#### [YOUR GOAL]
Would you write out every entry exactly, but without the pictures?
_ _ _
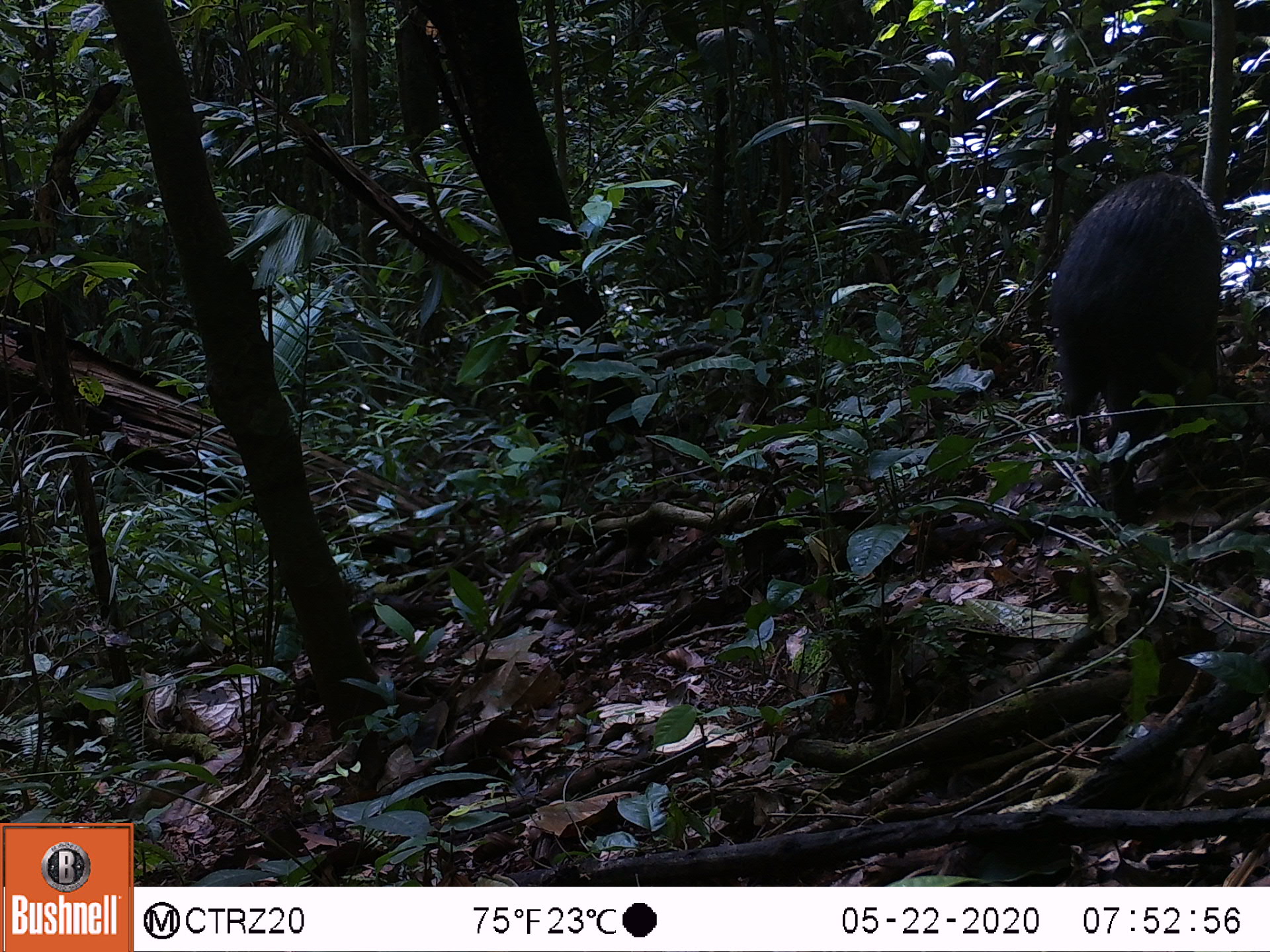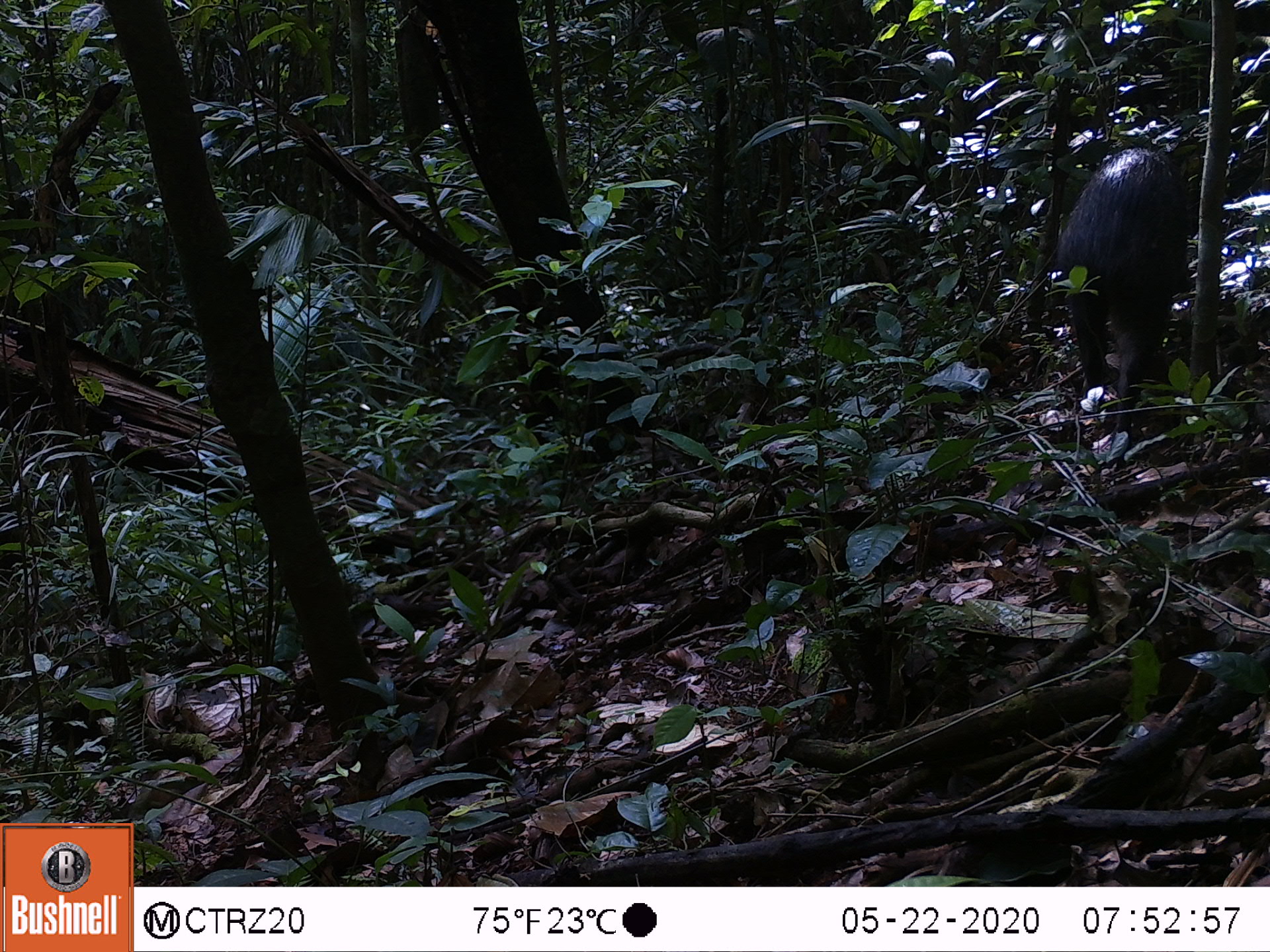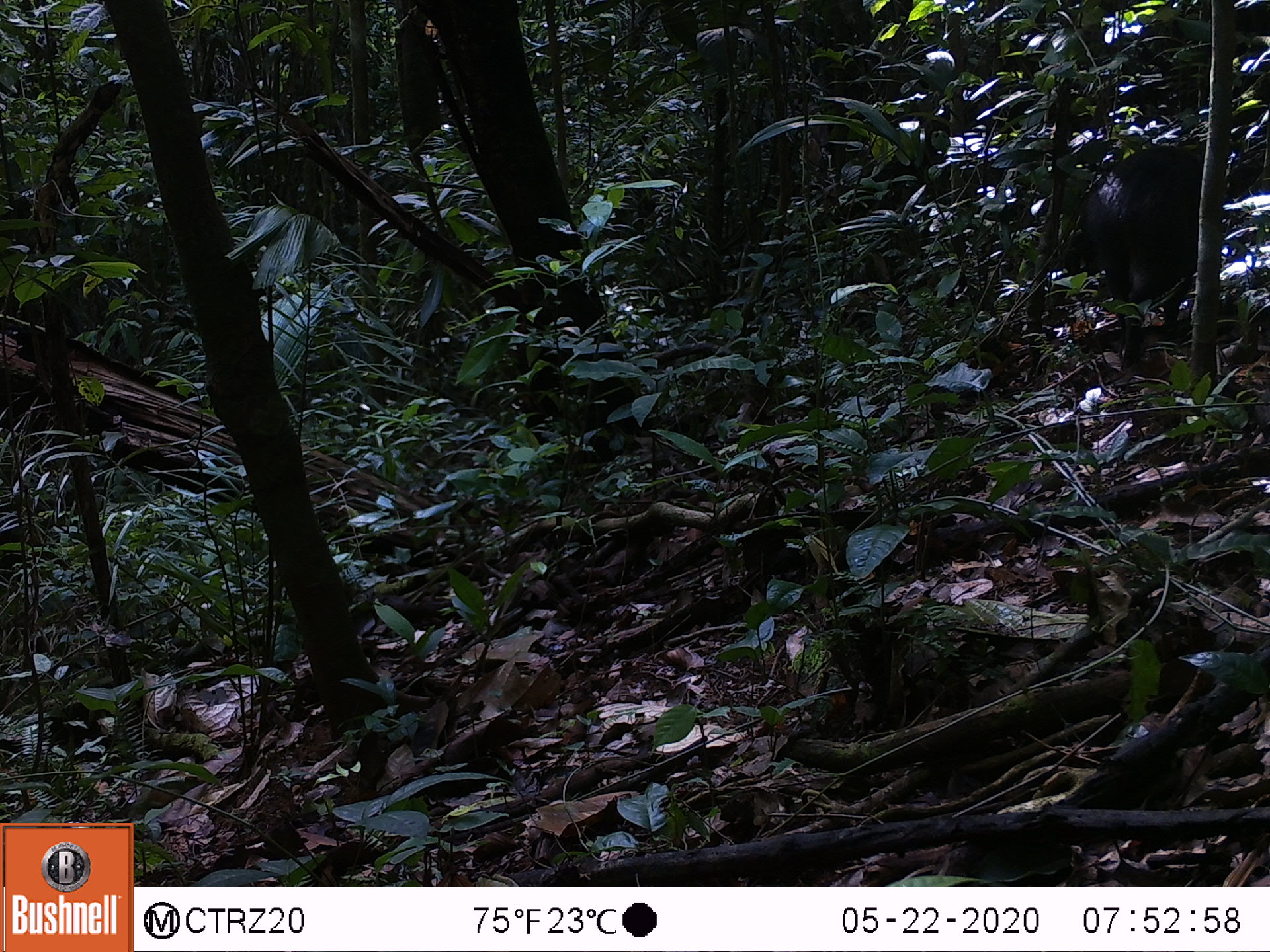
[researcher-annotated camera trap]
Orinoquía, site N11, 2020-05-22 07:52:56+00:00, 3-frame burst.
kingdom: Animalia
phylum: Chordata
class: Mammalia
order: Artiodactyla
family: Tayassuidae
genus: Pecari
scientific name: Pecari tajacu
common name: collared peccary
Collared peccary (Pecari tajacu).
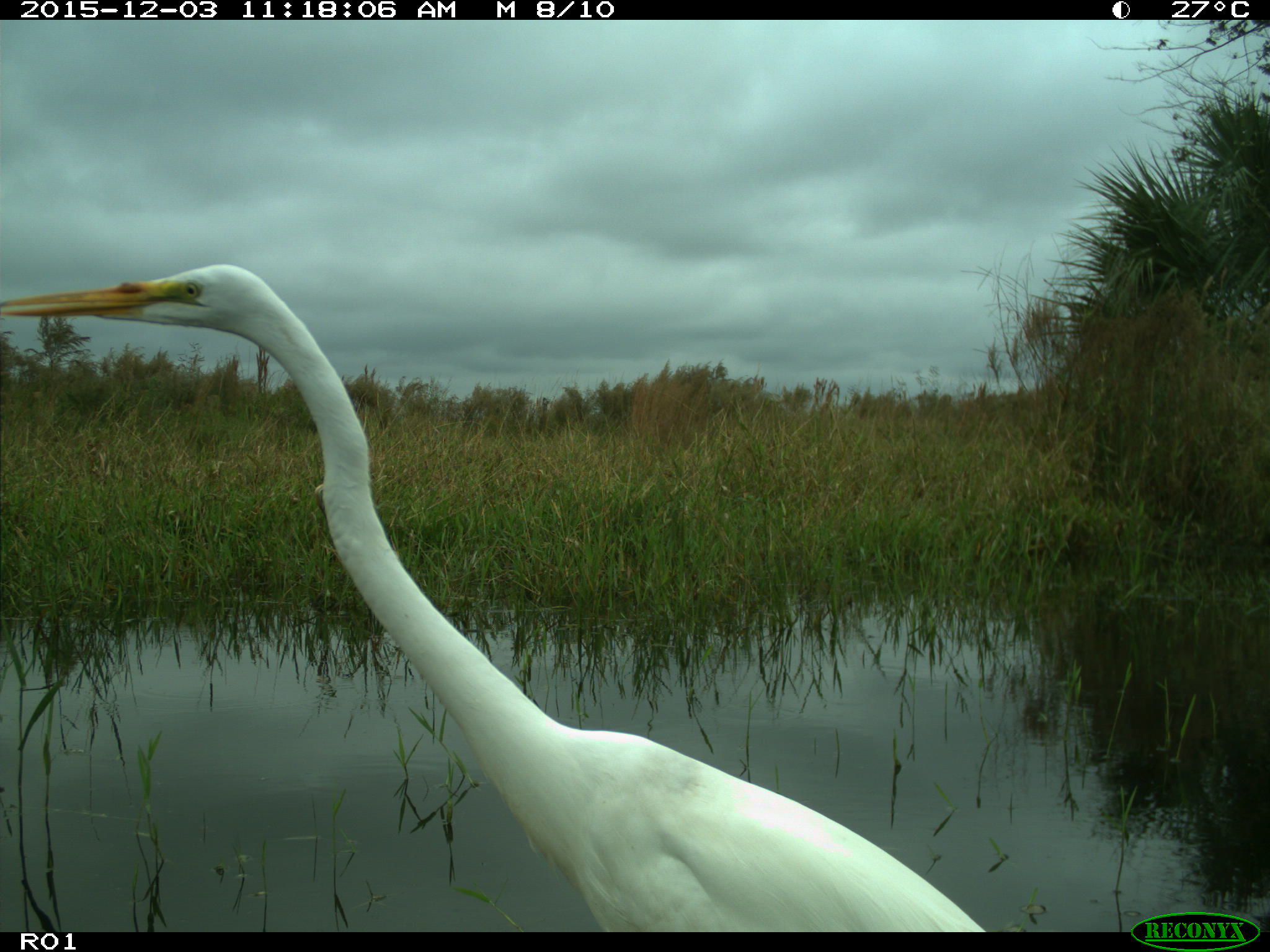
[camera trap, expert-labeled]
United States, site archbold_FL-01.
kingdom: Animalia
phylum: Chordata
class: Aves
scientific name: Aves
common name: birds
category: unidentified bird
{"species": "unidentified bird (birds) (Aves)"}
_ _ _
#### [TASK SOLUTION]
[researcher-annotated camera trap]
Orinoquía, site N11, 2020-05-22 07:52:56+00:00, 3-frame burst.
kingdom: Animalia
phylum: Chordata
class: Mammalia
order: Artiodactyla
family: Tayassuidae
genus: Pecari
scientific name: Pecari tajacu
common name: collared peccary
Collared peccary (Pecari tajacu).
[camera trap, expert-labeled]
United States, site archbold_FL-01.
kingdom: Animalia
phylum: Chordata
class: Aves
scientific name: Aves
common name: birds
category: unidentified bird
{"species": "unidentified bird (birds) (Aves)"}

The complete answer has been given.